▶ **Task directions**: Below is a listing to write out in full, exactly as given, without its pictures.

▶ **Records for processing**:
↓

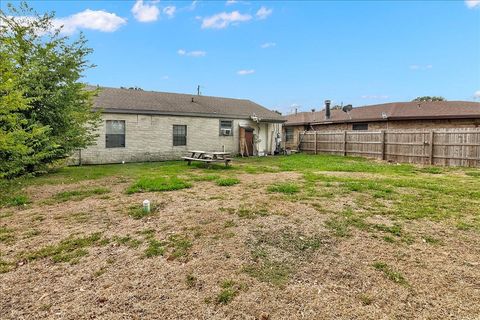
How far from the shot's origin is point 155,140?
15.1 meters

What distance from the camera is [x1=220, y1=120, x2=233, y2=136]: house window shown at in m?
17.4

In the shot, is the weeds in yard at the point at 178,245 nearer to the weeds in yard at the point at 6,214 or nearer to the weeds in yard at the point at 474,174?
the weeds in yard at the point at 6,214

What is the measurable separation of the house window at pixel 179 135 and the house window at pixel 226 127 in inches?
94.1

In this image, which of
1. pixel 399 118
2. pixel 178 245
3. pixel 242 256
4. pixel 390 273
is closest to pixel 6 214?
pixel 178 245

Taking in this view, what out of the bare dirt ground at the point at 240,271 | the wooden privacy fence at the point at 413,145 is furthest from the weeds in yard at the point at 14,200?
the wooden privacy fence at the point at 413,145

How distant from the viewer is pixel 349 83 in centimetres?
2864

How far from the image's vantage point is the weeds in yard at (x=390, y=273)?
9.00 ft

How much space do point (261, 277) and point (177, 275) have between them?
87 cm

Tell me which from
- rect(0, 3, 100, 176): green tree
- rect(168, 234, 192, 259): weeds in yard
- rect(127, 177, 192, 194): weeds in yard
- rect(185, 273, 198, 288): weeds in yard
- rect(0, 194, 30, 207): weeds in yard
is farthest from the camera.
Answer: rect(0, 3, 100, 176): green tree

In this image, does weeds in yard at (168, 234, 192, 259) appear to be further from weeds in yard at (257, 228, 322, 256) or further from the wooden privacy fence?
the wooden privacy fence

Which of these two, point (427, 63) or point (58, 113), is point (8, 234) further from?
point (427, 63)

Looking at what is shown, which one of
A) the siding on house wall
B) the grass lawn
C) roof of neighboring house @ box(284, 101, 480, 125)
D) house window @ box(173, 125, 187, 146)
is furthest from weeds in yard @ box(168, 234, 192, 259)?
roof of neighboring house @ box(284, 101, 480, 125)

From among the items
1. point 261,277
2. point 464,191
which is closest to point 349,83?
point 464,191

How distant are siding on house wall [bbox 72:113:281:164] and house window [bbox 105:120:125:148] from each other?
16cm
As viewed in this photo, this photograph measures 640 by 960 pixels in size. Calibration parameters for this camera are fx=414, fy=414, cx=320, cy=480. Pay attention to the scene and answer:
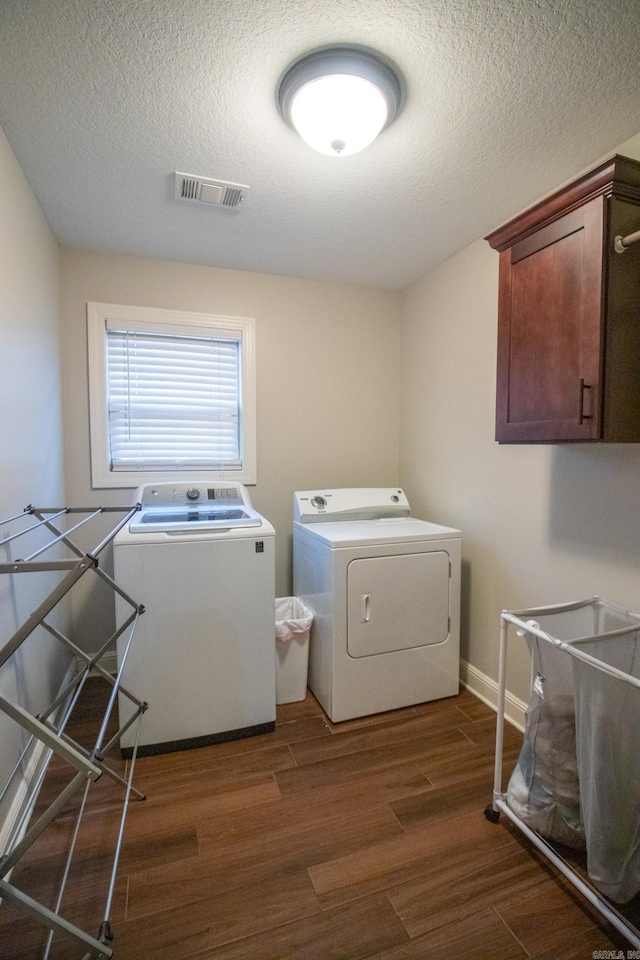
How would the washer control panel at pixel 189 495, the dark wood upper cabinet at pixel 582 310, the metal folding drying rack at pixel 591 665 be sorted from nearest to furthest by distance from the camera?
the metal folding drying rack at pixel 591 665 < the dark wood upper cabinet at pixel 582 310 < the washer control panel at pixel 189 495

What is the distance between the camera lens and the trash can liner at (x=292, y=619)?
2117 mm

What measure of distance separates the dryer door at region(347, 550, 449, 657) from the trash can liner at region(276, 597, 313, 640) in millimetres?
Result: 277

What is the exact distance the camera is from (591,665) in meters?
1.12

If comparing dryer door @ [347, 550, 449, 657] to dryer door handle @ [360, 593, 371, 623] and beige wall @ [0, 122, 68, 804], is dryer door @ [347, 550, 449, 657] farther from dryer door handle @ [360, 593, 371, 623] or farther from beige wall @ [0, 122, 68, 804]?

↑

▶ **Problem solution**:
How far from the shot's origin is point 155,140?
15.1 meters

What distance from the camera is [x1=220, y1=120, x2=233, y2=136]: house window shown at in m?
17.4

In the shot, is the weeds in yard at the point at 178,245 nearer to the weeds in yard at the point at 6,214 or nearer to the weeds in yard at the point at 474,174?
the weeds in yard at the point at 6,214

What is the measurable separation of the house window at pixel 179 135 and the house window at pixel 226 127 in inches?
94.1

In this image, which of
1. pixel 399 118
2. pixel 178 245
3. pixel 242 256
4. pixel 390 273
is closest to pixel 6 214?
pixel 178 245

Taking in this view, what out of the bare dirt ground at the point at 240,271 | the wooden privacy fence at the point at 413,145 is furthest from the weeds in yard at the point at 14,200?
the wooden privacy fence at the point at 413,145

How distant from the viewer is pixel 349 83 in centimetres?
2864

How far from the image's vantage point is the weeds in yard at (x=390, y=273)?
9.00 ft

How much space do point (261, 277) and point (177, 275) have between them?
87 cm

Tell me which from
- rect(0, 3, 100, 176): green tree
- rect(168, 234, 192, 259): weeds in yard
- rect(127, 177, 192, 194): weeds in yard
- rect(185, 273, 198, 288): weeds in yard
- rect(0, 194, 30, 207): weeds in yard
is farthest from the camera.
Answer: rect(0, 3, 100, 176): green tree

In this image, does weeds in yard at (168, 234, 192, 259) appear to be further from weeds in yard at (257, 228, 322, 256) or further from the wooden privacy fence?
the wooden privacy fence

Which of these two, point (427, 63) or point (58, 113), is point (8, 234) further from?
point (427, 63)

Looking at what is shown, which one of
A) the siding on house wall
B) the grass lawn
C) roof of neighboring house @ box(284, 101, 480, 125)
D) house window @ box(173, 125, 187, 146)
is furthest from weeds in yard @ box(168, 234, 192, 259)?
roof of neighboring house @ box(284, 101, 480, 125)

From among the items
1. point 261,277
2. point 464,191
which is closest to point 349,83?
point 464,191

How distant are siding on house wall [bbox 72:113:281:164] and house window [bbox 105:120:125:148] from each other?
16cm
As viewed in this photo, this photograph measures 640 by 960 pixels in size. Calibration parameters for this camera are fx=414, fy=414, cx=320, cy=480. Pay attention to the scene and answer:
How would the washer control panel at pixel 189 495, the dark wood upper cabinet at pixel 582 310, the metal folding drying rack at pixel 591 665 be sorted from nearest to furthest by distance from the camera?
the metal folding drying rack at pixel 591 665 < the dark wood upper cabinet at pixel 582 310 < the washer control panel at pixel 189 495

What is the distance between the camera lens and the trash can liner at (x=292, y=619)?
2117 mm

What measure of distance separates the dryer door at region(347, 550, 449, 657) from the trash can liner at region(276, 597, 313, 640) in millimetres?
Result: 277

What is the exact distance the camera is from (591,665) in meters?
1.12

If comparing dryer door @ [347, 550, 449, 657] to dryer door handle @ [360, 593, 371, 623] and beige wall @ [0, 122, 68, 804], is dryer door @ [347, 550, 449, 657] farther from dryer door handle @ [360, 593, 371, 623] or farther from beige wall @ [0, 122, 68, 804]?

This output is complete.